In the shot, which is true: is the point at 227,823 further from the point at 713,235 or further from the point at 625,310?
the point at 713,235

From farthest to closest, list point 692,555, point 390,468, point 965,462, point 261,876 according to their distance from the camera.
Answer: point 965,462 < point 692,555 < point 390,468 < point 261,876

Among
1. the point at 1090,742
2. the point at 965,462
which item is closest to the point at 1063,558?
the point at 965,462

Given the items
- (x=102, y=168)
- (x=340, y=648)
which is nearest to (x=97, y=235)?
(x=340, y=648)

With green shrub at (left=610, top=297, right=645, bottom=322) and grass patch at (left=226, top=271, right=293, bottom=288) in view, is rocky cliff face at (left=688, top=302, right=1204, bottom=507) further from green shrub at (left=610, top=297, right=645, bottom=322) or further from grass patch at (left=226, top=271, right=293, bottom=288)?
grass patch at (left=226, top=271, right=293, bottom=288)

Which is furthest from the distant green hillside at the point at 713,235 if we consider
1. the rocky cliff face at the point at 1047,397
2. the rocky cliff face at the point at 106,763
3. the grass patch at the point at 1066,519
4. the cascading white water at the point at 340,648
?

*****

Extract each line from the listing above, please, and repeat it exactly.

Solved problem:
In the shot, which is true: is the point at 227,823 further from the point at 713,235 or further from the point at 625,310?
the point at 713,235

From farthest to closest, list point 692,555, point 390,468, point 965,462, point 261,876 according to their distance from the camera.
Answer: point 965,462 < point 692,555 < point 390,468 < point 261,876

Among
1. the point at 1090,742
2. the point at 965,462
which item is closest to the point at 1063,558?
the point at 965,462

Given the items
- (x=102, y=168)
- (x=340, y=648)
which is nearest to (x=97, y=235)?
(x=340, y=648)

With green shrub at (left=610, top=297, right=645, bottom=322) and grass patch at (left=226, top=271, right=293, bottom=288) in view, is rocky cliff face at (left=688, top=302, right=1204, bottom=507) further from green shrub at (left=610, top=297, right=645, bottom=322) or further from grass patch at (left=226, top=271, right=293, bottom=288)?
grass patch at (left=226, top=271, right=293, bottom=288)

Which is furthest from the distant green hillside at the point at 713,235 if we consider
1. the rocky cliff face at the point at 1047,397
2. the rocky cliff face at the point at 106,763
3. the grass patch at the point at 1066,519
4. the cascading white water at the point at 340,648
?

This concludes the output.